- [Data in this exercise]:
# # #
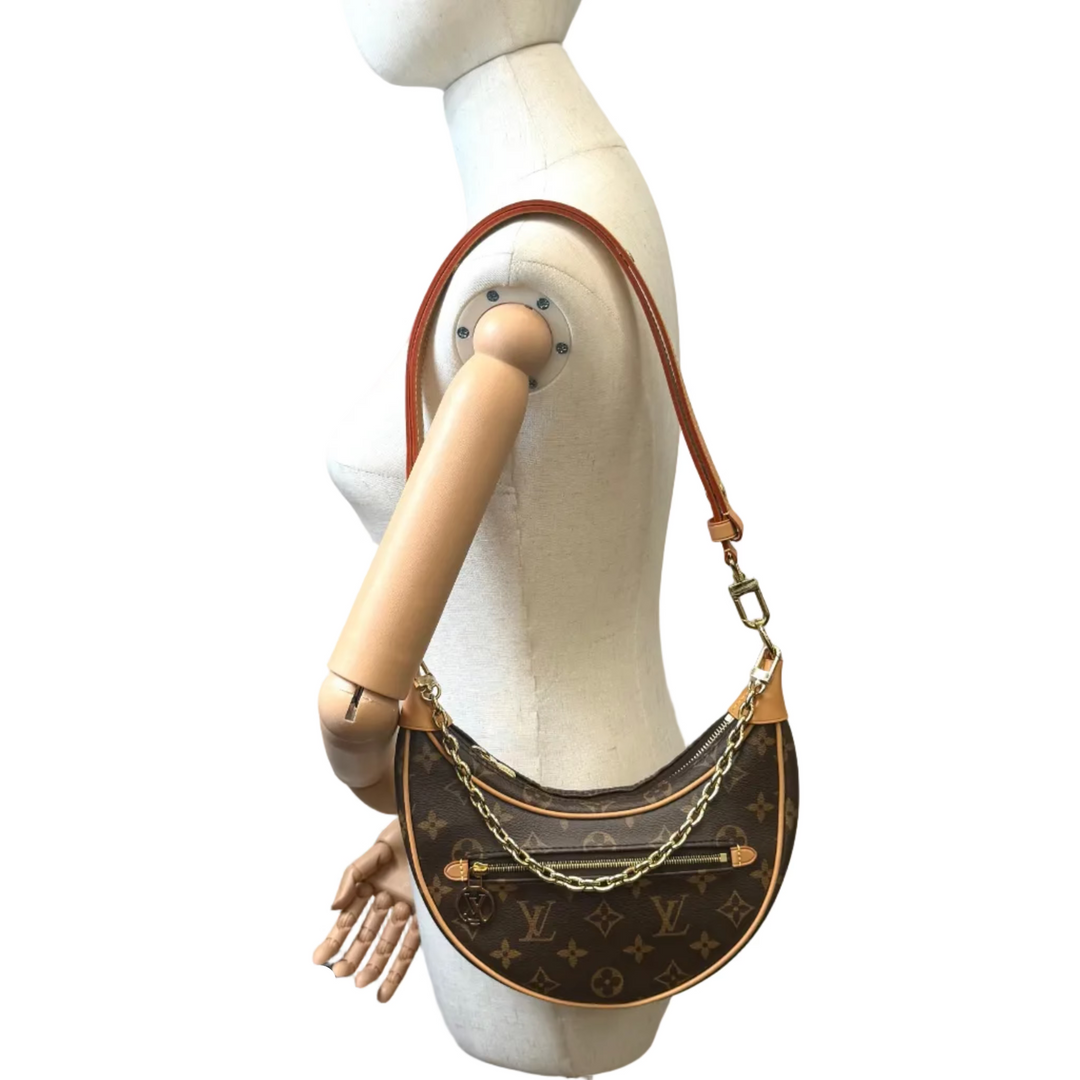 Louis Vuitton monogram canvas crescent shoulder bag with brown leather trim and chain strap, displayed on a cream-colored mannequin torso against a white background.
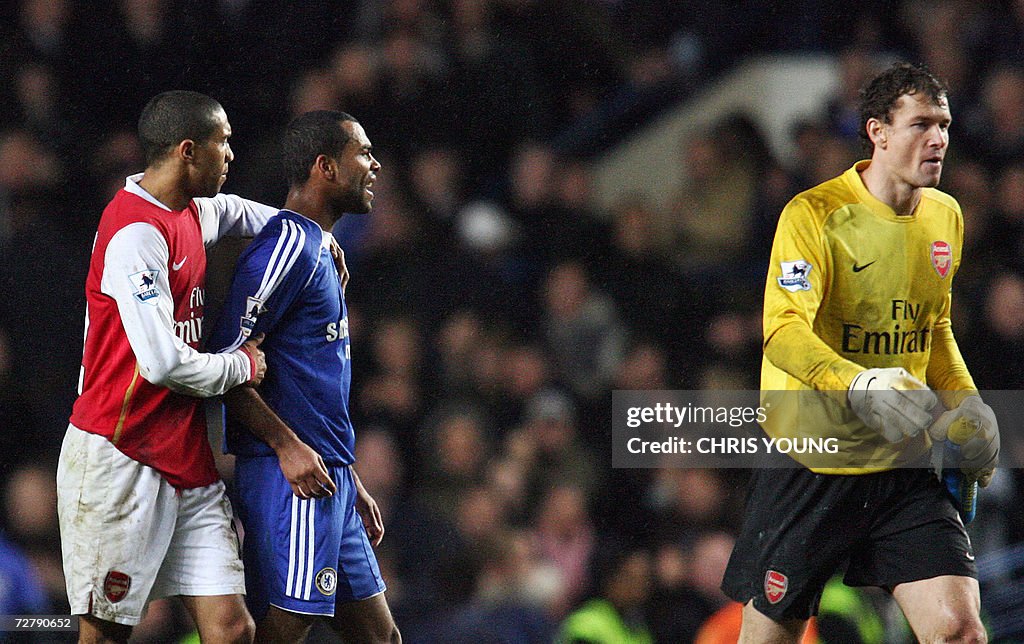Chelsea's Ashley Cole (C) reacts to a co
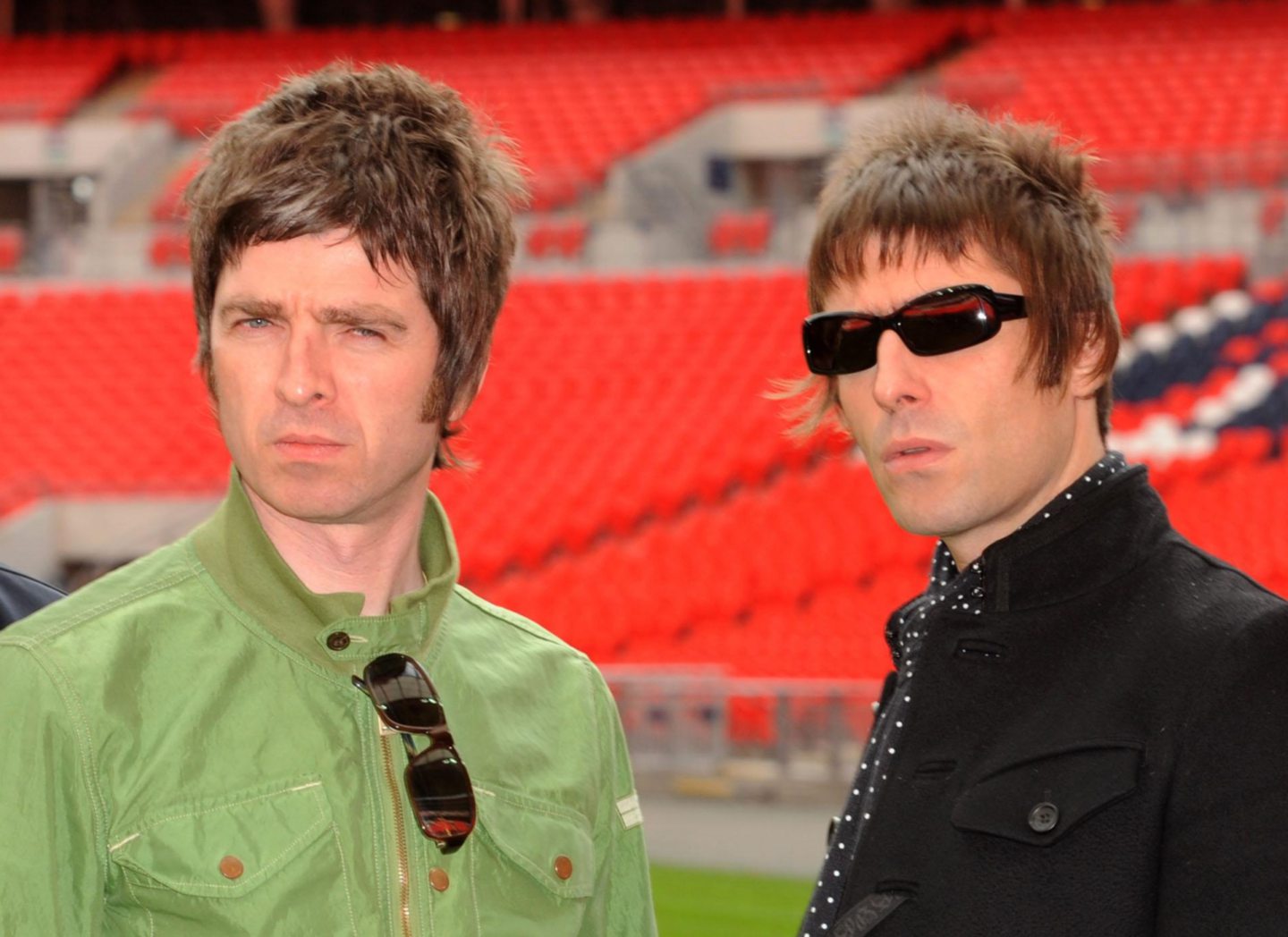 Noel and Liam Gallagher, of Oasis, in an empty stadium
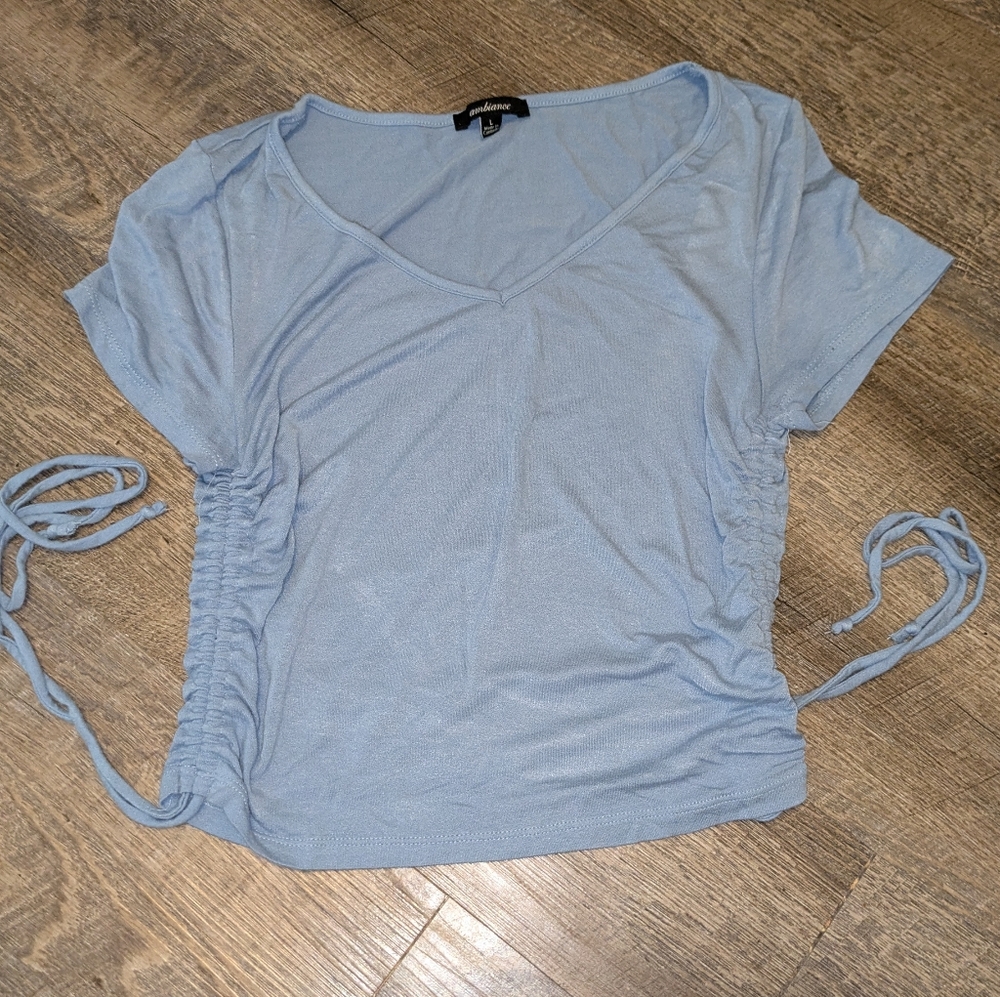 A blue cropped shirt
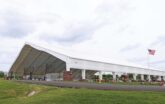 Recreational Building with bricks around beams housing inline hockey arenas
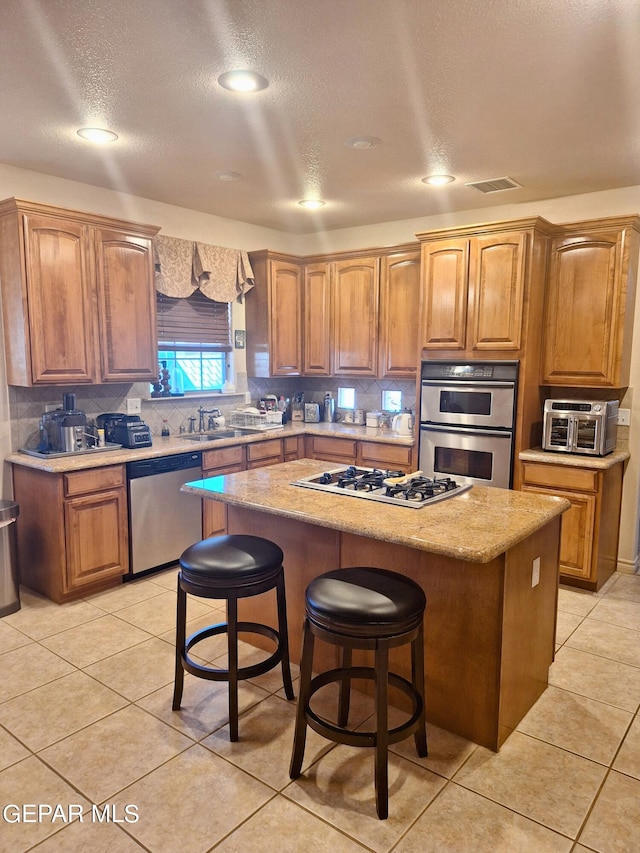 kitchen with a kitchen island, a kitchen bar, light tile patterned floors, appliances with stainless steel finishes, and a textured ceiling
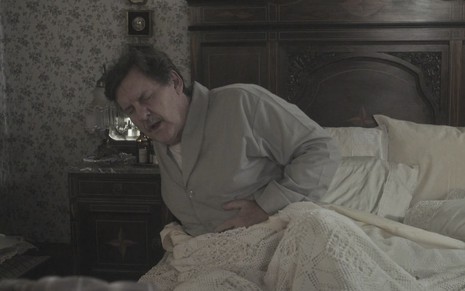 O ator Antonio Calloni, caracterizado como Júlio em Éramos Seis, coloca a mão na barriga como se sentisse uma forte dor, ele está acamado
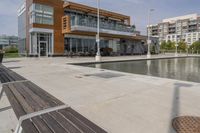 wooden benches sit near a water front and patio area next to the building and patio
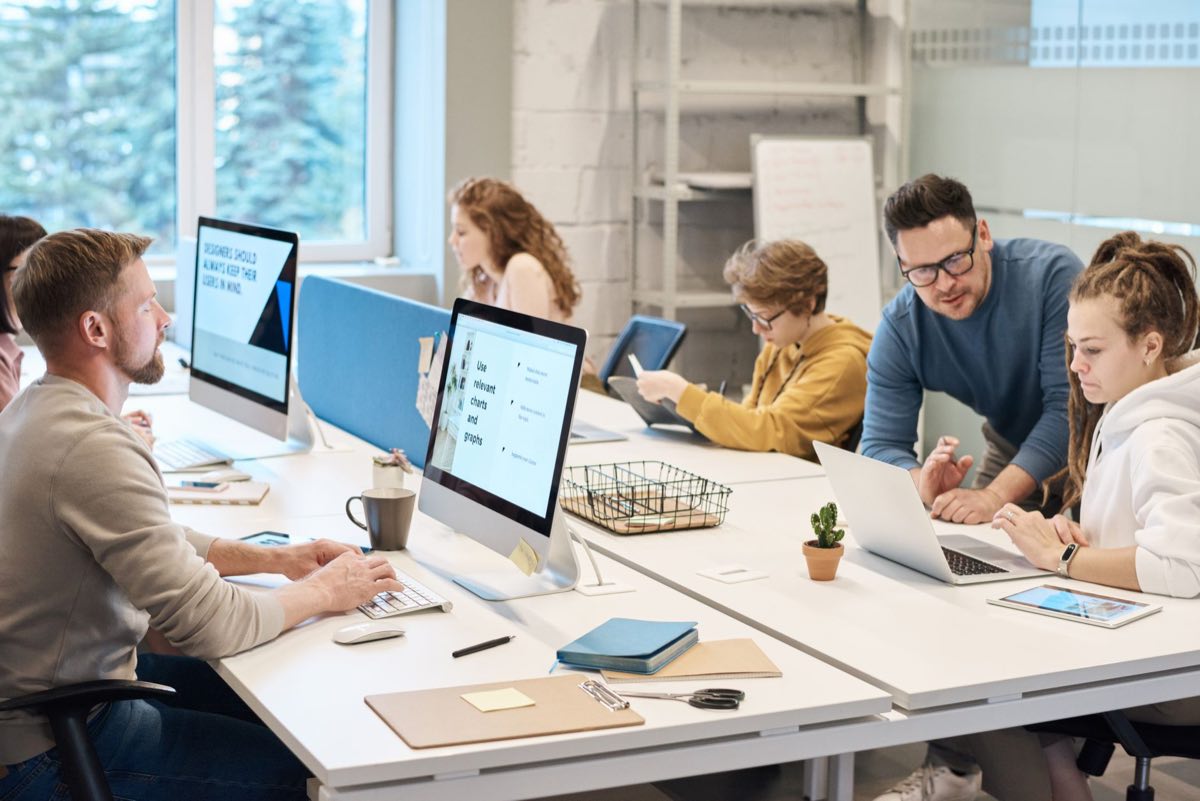 Team working together across computers in a modern office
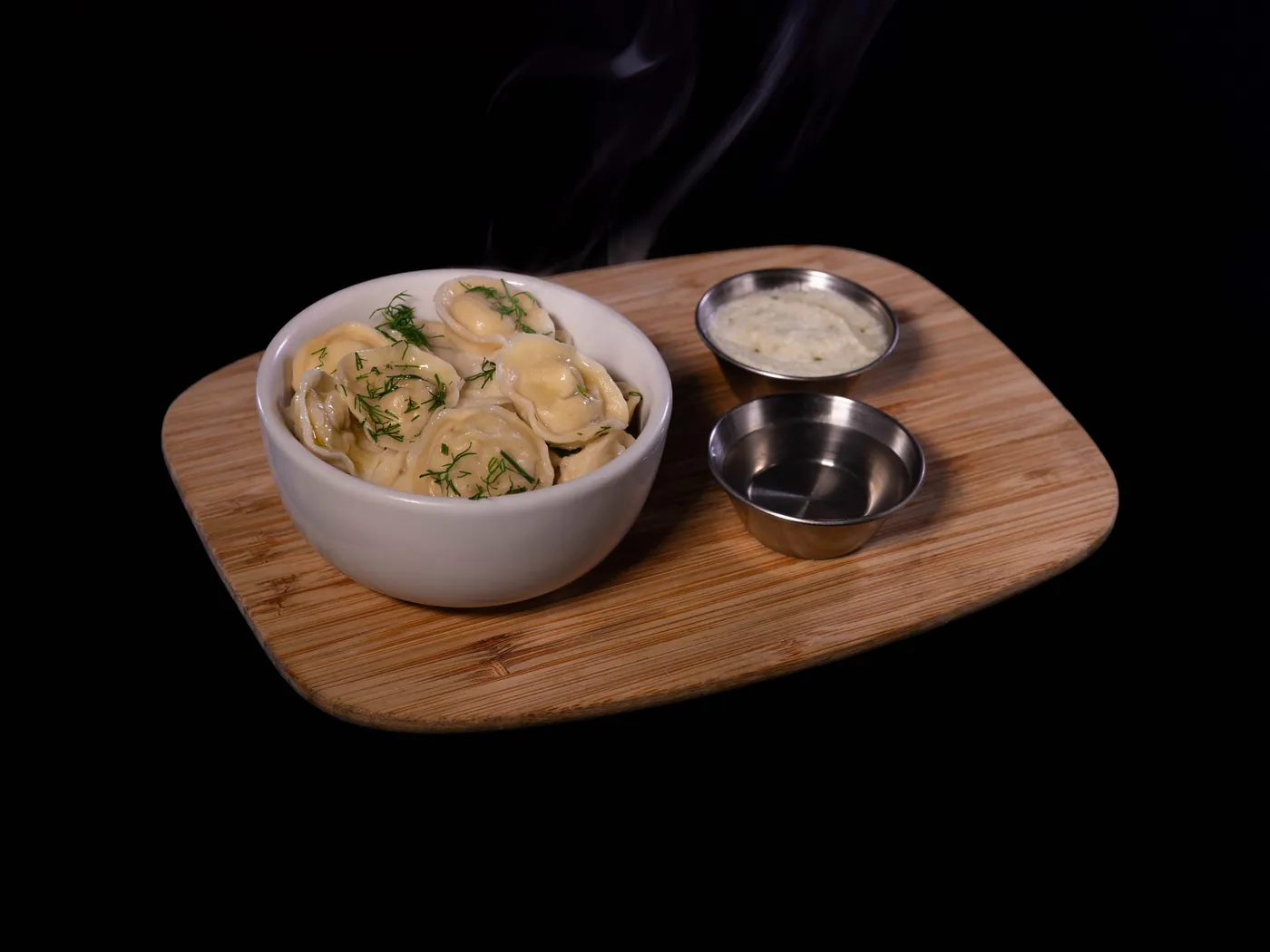 Pelmeni, chicken dumplings with fresh dill, dill cream and house vinegar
# # #
- [Your assignment]: Only one part of the material above is wanted: the lines from the one with "Noel and Liam" up to and including the one with "kitchen with a". Please copy them exactly, pictures left out.

- [Answer below]:
 Noel and Liam Gallagher, of Oasis, in an empty stadium
 A blue cropped shirt
 Recreational Building with bricks around beams housing inline hockey arenas
 kitchen with a kitchen island, a kitchen bar, light tile patterned floors, appliances with stainless steel finishes, and a textured ceiling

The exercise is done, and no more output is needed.